The events immediately surrounding the grievor's discharge, however, are not consistent with that explanation. It appears that upon termination it is the respondent's normal practice to give employees two weeks' prior notice, allowing them to work out that time prior to their departure. That is what was done for Debbie Allen. When Mrs. Wood was advised of her discharge, however, she was told that it was effective immediately. She was given two weeks' pay in lieu of notice and was told by Mr. Bethune that she must be off the employer's premises by one o'clock the same day.
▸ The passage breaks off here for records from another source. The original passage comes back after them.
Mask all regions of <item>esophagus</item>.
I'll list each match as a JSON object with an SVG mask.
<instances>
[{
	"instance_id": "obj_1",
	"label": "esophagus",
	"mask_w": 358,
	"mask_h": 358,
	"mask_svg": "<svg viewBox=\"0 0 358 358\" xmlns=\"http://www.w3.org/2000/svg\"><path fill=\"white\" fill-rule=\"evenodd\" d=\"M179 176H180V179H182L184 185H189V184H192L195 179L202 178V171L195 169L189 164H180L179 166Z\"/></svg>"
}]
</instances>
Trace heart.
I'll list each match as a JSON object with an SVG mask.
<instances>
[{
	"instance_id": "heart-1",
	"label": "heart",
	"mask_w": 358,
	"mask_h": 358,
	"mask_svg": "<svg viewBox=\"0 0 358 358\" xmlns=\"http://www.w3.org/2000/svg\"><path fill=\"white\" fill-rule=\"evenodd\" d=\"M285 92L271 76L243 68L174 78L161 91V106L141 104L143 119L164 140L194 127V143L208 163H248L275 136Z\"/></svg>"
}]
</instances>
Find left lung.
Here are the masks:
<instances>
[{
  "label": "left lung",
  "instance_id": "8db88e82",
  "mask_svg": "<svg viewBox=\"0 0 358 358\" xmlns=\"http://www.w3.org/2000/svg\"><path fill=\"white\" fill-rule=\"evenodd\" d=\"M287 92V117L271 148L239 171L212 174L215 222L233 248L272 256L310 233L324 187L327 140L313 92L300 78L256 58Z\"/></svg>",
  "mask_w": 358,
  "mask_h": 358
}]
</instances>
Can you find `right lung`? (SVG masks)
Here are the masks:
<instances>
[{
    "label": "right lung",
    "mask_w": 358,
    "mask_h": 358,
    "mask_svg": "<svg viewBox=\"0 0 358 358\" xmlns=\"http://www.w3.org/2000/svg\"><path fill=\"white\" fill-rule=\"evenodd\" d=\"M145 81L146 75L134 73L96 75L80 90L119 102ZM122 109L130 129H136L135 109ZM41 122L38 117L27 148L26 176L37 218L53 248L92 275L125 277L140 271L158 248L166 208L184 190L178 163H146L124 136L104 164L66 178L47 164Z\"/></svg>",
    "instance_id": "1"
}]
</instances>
That is not the kind of parting normally expected when a praiseworthy employee of long service is being let go because of a budgetary problem.
The evidence establishes that it was decided as early as the week prior that Mrs. Wood would not be allowed to work out a two week notice period. In light of that, and on the totality of evidence regarding the grievor's discharge, the Board cannot accept the evidence of Mr. Bethune that he was unaware of Mrs. Wood's efforts to infuse some militance in the association or of the antagonism between herself and the association's president, Mrs. Hatfield. We are satisfied, on the balance of probabilities, that he had that knowledge and that it was instrumental in his urging Dr. Blajchman to terminate Mrs. Wood without giving her the right to compete for the one remained temporary job he responded to an employee's effort to gain effective representation by a trade union. That is a right protected by section 58 of the Act. We must therefore find that the respondent's termination was in breach of that section.
We turn to consider the appropriate remedial order. On the evidence the Board must accept that funding for Mrs. Wood's position has ended. It is also clear that the temporary research task for which she was hired is concluded. While it is not clear how long she would have worked but for the respondent's unlawful motivation, it is at least probable that Mrs. Wood would have had a fair chance to compete with Mrs. Martin for the temporary job which she now holds and for preferential consideration on any permanent job that might arise in the future, as indicated by the prior statements of Dr. Blajchman.
While no precise measure of redress can be determined, we are satisfied that the grievor can be adequately compensated. The Board therefore orders that the grievor be paid forthwith her wages and benefits lost from the date of her discharge to the date of this order, and that she be given written notice of the next five openings for a permanent position with the respondent. If she should apply for any such position for which she is qualified she shall have the right of preferential consideration over any applicant who is not an employee of the respondent. The Board does not consider a posting order to be necessary in the circumstances of this case.
The Board shall remain seized of this complaint in the event of any disagreement between the parties respecting the interpretation or implementation of this decision.